Ketchum residents and visitors who prefer not to get in taxicabs or limousines driven by people with criminally violent pasts now have one more reason to relax while riding in a Ketchum-licensed cab. The City Council voted Monday to tighten up language in an ordinance that authorizes the Police Department to conduct national background checks on applicants for city cab licenses.
Though the ordinance is not new, and the Police Department has been conducting background checks before approving cab licenses for some time, Police Chief Steve Harkins said at a council meeting Monday that the new language is required by the FBI.
“This is language authorizing Ketchum to do background checks,” he said. “It allows us to do checks in all 50 states.”
Councilwoman Nina Jonas asked if the city had been conducting its screenings illegally up to now. City Attorney Stephanie Bonney said no.
“This just makes it so the FBI can’t say no [to a request from the city for a background check],” Bonney said.
In an interview after the meeting, Bonney said the FBI can still deny a request from the city’s Police Department for a background check, but the new language “makes them happy” and gives them one less reason to not comply.
“In reality, I doubt [the FBI] would check our ordinances first before it provided the check, but it’s still a good idea to be in compliance,” she said. “As for why [it requires this language], the workings of the FBI are kept secret from me.”
In an interview after the meeting, Harkins said the FBI requirement is not new, but Ketchum is amending the ordinance now because the city was previously unaware it needed to specifically authorize the Police Department to conduct the background checks.
A report by Harkins included in the meeting packet states that the amendment accomplishes the following: First, the ordinance now indicates that the city authorizes applicant fingerprints to be submitted to the FBI. Second, the ordinance now references Idaho law as the authority that permits a local jurisdiction to enact an ordinance authorizing national background checks.

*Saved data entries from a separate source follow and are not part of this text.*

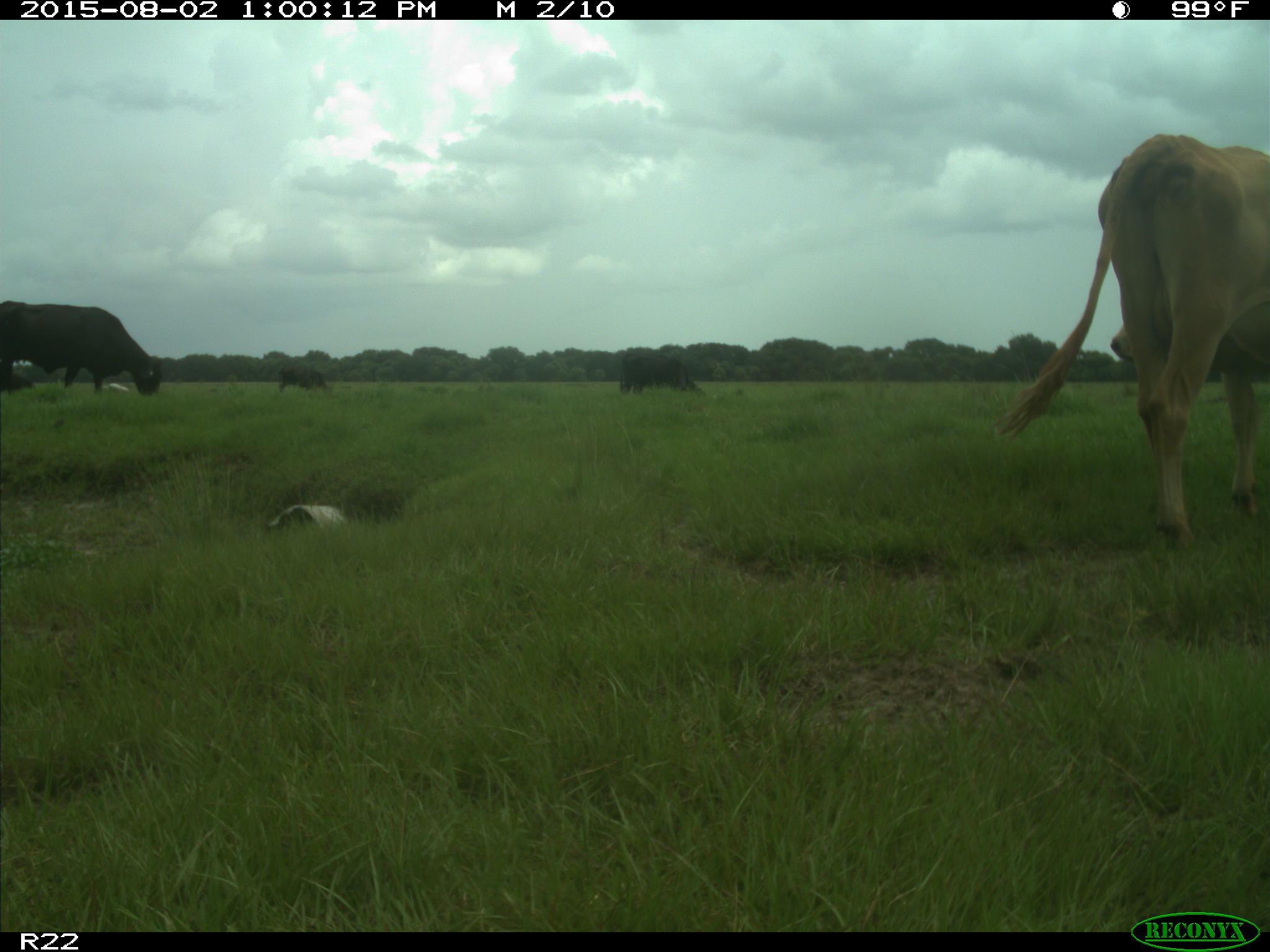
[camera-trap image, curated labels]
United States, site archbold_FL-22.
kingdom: Animalia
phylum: Chordata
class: Mammalia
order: Artiodactyla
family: Bovidae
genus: Bos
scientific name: Bos taurus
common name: domestic cow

Third, the ordinance now states that the city authorizes the police chief to obtain criminal history information for the screening of cab license applicants.
At the meeting, Jonas also asked whether the police are more concerned with discovering violent criminal history or nonviolent criminal history when they conduct the checks.
Harkins said the screenings focus mainly on violent activity.
“It’s a good tool for us to make sure we don’t have violent criminal felons driving cabs,” he said.
Mickey Garcia, a Ketchum resident and former cab driver in the city, agreed. He said cab drivers represent the city to visitors and the city should “look into them more.”
Mayor Randy Hall said that if the city denies a taxi or limousine license to an applicant, the applicant can appeal the decision. He said he did not have any objection to amending the ordinance.
“We want to keep our people safe,” he said.
The amendment passed 3 to 1, with Jonas voting no.
“I guess I just don’t appreciate the connection between criminal history and quality of service,” she said.